*Problem details*
Print word for word the stretch of the New Hope program description below that begins at the words "It is too simplistic" and stops after "parents and children.".

*Document section*
= Beginning of Section =
Making It Work examines Milwaukee’s New Hope program, an experiment testing the effectiveness of an anti-poverty initiative that provided health and child care subsidies, wage supplements, and other services to full-time low-wage workers. Employing parent surveys, teacher reports, child assessment measures, ethnographic studies, and state administrative records, Making It Work provides a detailed picture of how a mother’s work trajectory affects her, her family, and her children’s school performance, social behavior, and expectations for the future. Rashmita Mistry and Edward D. Lowe find that increases in a mother’s income were linked to higher school performance in her children. Without large financial worries, mothers gained extra confidence in their ability to parent, which translated into better test scores and higher teacher appraisals for their children. JoAnn Hsueh finds that the children of women with erratic work schedules and non-standard hours—conditions endemic to the low-skilled labor market—exhibited higher levels of anxiety and depression. Conversely, Noemi Enchautegui-de-Jesus, Hirokazu Yoshikawa, and Vonnie McLoyd discover that better job quality predicted lower levels of acting-out and withdrawal among children. Perhaps most surprisingly, Anna Gassman-Pines, Hirokazu Yoshikawa, and Sandra Nay note that as wages for these workers rose, so did their marriage rates, suggesting that those worried about family values should also be concerned with alleviating poverty in America.

It is too simplistic to say that parental work is either “good” or “bad” for children. Making It Work gives a nuanced view of how job quality, flexibility, and wages are of the utmost importance for the well-being of low-income parents and children.
= End of Section =
Brief web captions:
= Beginning of Section =
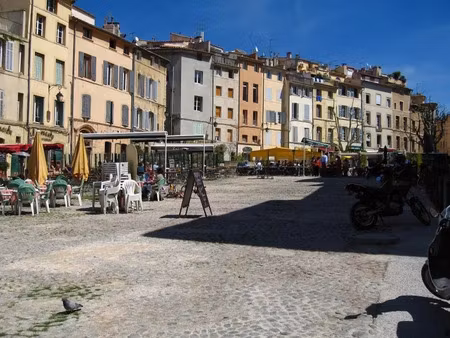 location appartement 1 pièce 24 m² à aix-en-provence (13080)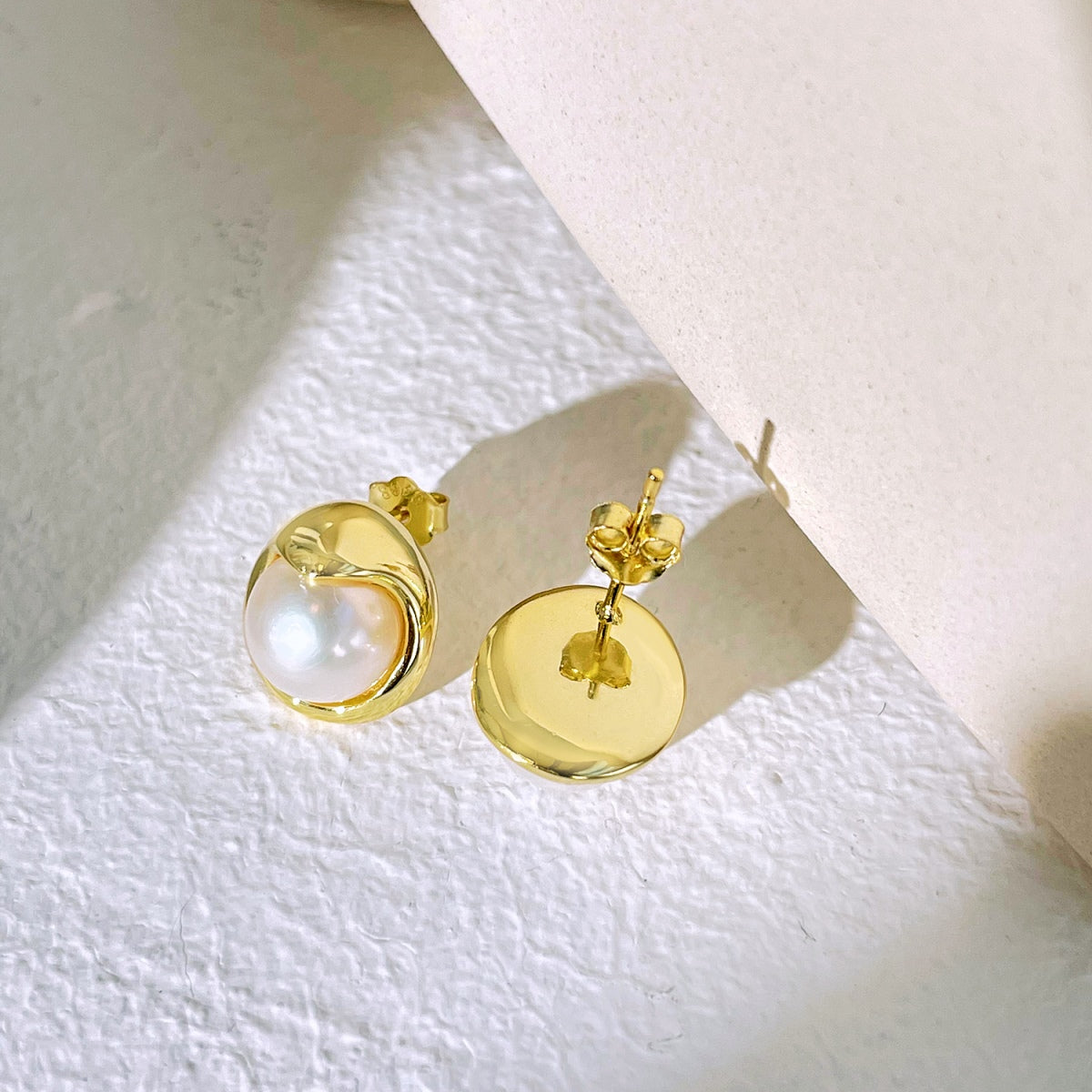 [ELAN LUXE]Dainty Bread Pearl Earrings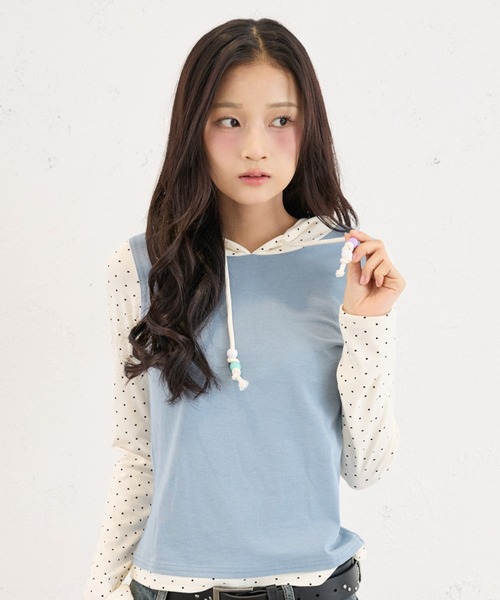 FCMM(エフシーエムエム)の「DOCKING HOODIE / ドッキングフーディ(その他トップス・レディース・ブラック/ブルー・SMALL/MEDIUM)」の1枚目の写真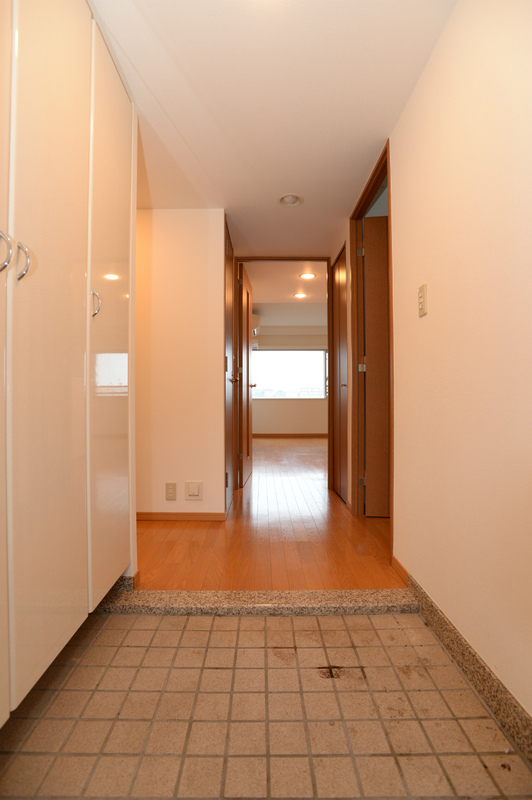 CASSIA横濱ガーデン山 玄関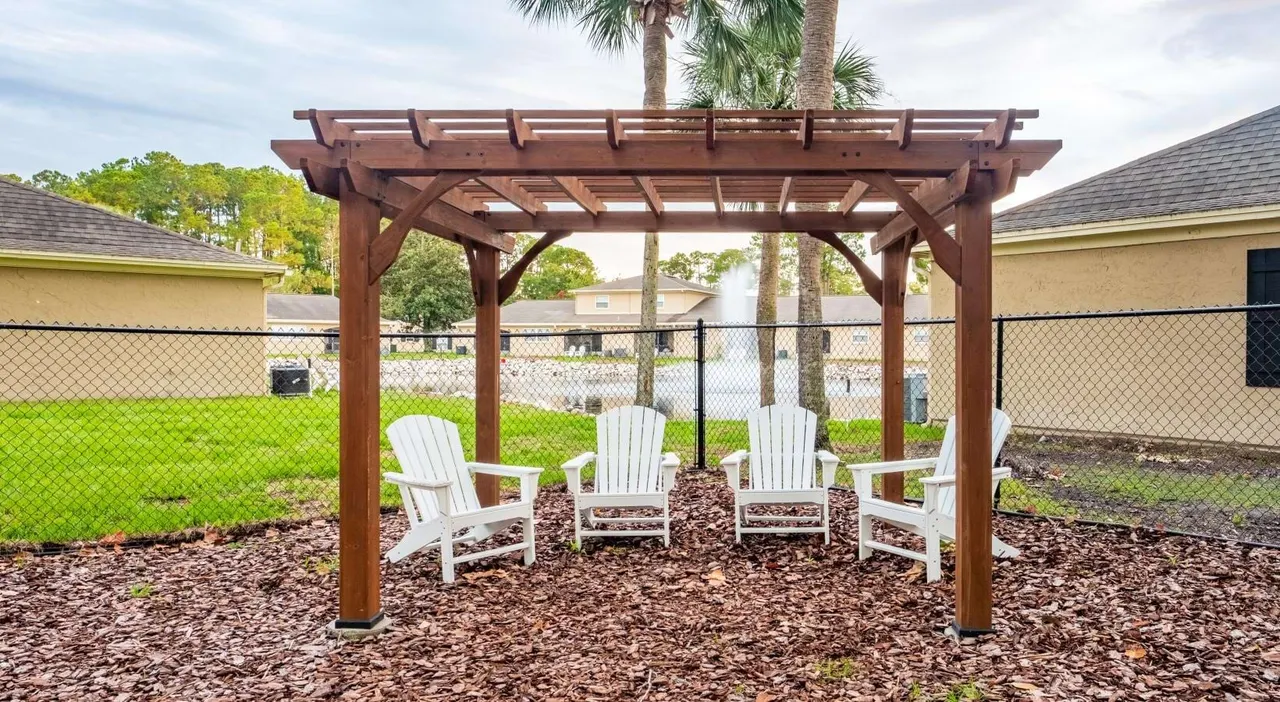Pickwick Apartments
= End of Section =
*Exercise answer*
It is too simplistic to say that parental work is either “good” or “bad” for children. Making It Work gives a nuanced view of how job quality, flexibility, and wages are of the utmost importance for the well-being of low-income parents and children.